Miscarriages are more common than you might think, occurring in nearly one of every six pregnancies. And if your friends are just starting to jump on the baby bandwagon, you may, like me, end up saying a few things you later regret upon hearing the news of the first one. Here are a few dos and don’ts to help you feel a little more prepared than I was.
Ignore her. Don’t pull the “I’m giving her space” card. Make sure she knows you are there for her in her time of need as much or as little as she wants. Reach out to her right away and then feel out whether she wants to talk or be alone.
Assume. Don’t try to reason with her that losing a baby after a few weeks is any easier to deal with than further down the line. A loss is a loss no matter how you cut it.

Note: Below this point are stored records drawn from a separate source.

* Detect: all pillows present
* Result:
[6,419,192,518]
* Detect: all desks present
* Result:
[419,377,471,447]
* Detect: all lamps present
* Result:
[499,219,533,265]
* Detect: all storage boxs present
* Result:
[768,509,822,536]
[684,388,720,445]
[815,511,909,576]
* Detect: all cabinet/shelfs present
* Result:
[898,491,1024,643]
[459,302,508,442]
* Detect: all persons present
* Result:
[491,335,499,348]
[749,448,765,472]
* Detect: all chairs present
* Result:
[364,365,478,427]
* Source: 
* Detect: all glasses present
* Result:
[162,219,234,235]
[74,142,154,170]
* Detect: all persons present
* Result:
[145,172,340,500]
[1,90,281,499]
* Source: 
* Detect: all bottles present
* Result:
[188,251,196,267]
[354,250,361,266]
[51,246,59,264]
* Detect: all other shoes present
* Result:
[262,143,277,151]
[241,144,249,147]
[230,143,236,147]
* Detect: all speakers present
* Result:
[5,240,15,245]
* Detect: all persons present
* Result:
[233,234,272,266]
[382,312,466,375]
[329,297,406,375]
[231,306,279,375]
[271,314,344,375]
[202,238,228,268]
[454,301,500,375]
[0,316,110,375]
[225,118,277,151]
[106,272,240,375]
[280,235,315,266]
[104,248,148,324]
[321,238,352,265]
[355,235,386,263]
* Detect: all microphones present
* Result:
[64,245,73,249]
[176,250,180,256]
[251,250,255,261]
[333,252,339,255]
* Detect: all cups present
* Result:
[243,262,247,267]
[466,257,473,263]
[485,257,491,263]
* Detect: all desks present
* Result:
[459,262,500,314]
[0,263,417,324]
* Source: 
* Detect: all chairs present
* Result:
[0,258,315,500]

Rationalize. Don’t try to give her rational, positive messages like “you got pregnant once, you can do it again,” or anything along these lines. It won’t make her feel better and is a major no at this point in time.
Be useful. Be there for her. Offer to take care of errands or cook her a meal. She might be feeling hopeless and could use a friend to help get her through the day.
Reiterate. Make sure you tell her at least twice that it’s not her fault. Even though a doctor will tell every woman experiencing a miscarriage that they’ve done nothing wrong, women often put the blame on themselves and analyze what they did to make a miscarriage happen.
Send something. If you can’t be with her, send her flowers, a card, or something sentimental that will show her you care about what she’s going through. It will brighten her day.
Check in on the spouse. If they’re aware that you know about the situation, check in with them as well. They need support too.
Lastly, when in doubt, talk it through with someone who’s been through a pregnancy before and can offer some insight into what she might be feeling.